When I arrived in Chicago, I wandered the streets of Chinatown, which didn't seem strange to me. It was clean and prosperous, just like Beijing. Lots of merchandise in the windows. I thought I would learn English and then apply for nursing school, but I had debts to repay. So I changed my mind and went to work at a restaurant in Chicago. Working in a restaurant is simple physical labor. Although the restaurant was owned by Chinese, these Chinese were from a different region, with different customs and dialect, which made things hard. I missed my family and friends and often wanted to cry, but didn't dare in public. One time a cook found me crying during a break. When he saw me, he tried to console me. He took care of me and we became close. We started to date and have been together for eight years. Before, we laughed together more. Now, we are silent more.
Now that we live in Galesburg, I work in a different restaurant but it is all the same. The pressures and monotonies of work and lack of social activities in this town make me feel like I will go stir-crazy. I love to watch television when I'm not working. I cry with the people on TV and sometimes my eyes swell up from the crying. The tears on my cheeks feel warm and I think it's relaxing. It doesn't seem normal.
I wonder what I will be like eight years from now. Will I be insane? I worry. Did I do the right thing? I left my son and everything I love back in China. My parents are more than seventy years old and every day they hope for my return. Whenever I think about them, I think I couldn't face them. When I was little they went to work every day, came home, cooked, and did laundry. My mother did physical labor, loading and unloading crates. Every day she came home stressed and tired and still tended to our needs. During the New Year, she bought cloth and made clothes for us under a single light bulb. She sewed one stitch at a time and it took her a month. I didn't understand and complained that the clothes were ugly. When I think of this, I feel embarrassed and full of regret.
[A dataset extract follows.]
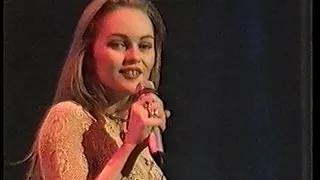 Vanessa Paradis Be My Baby @ Gottshalk, jan 92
My son is growing older and getting more and more distant with me. On the morning he was born in 1990, the sun rose bright in the east so we named him "Sunrise." I had great ambitions for him. I wanted him to be like a dragon! I wanted him to be outstanding. I tried to teach him to be virtuous, like my father. He was bright and remembered all the stories and fairy tales that I read to him. But before he was big enough to understand, I had already gone.
God, be merciful to us, those who have willfully turned our eye to the oppression that we demand. God, be with those who suffer, even now, under our unjust laws and our unequal societies.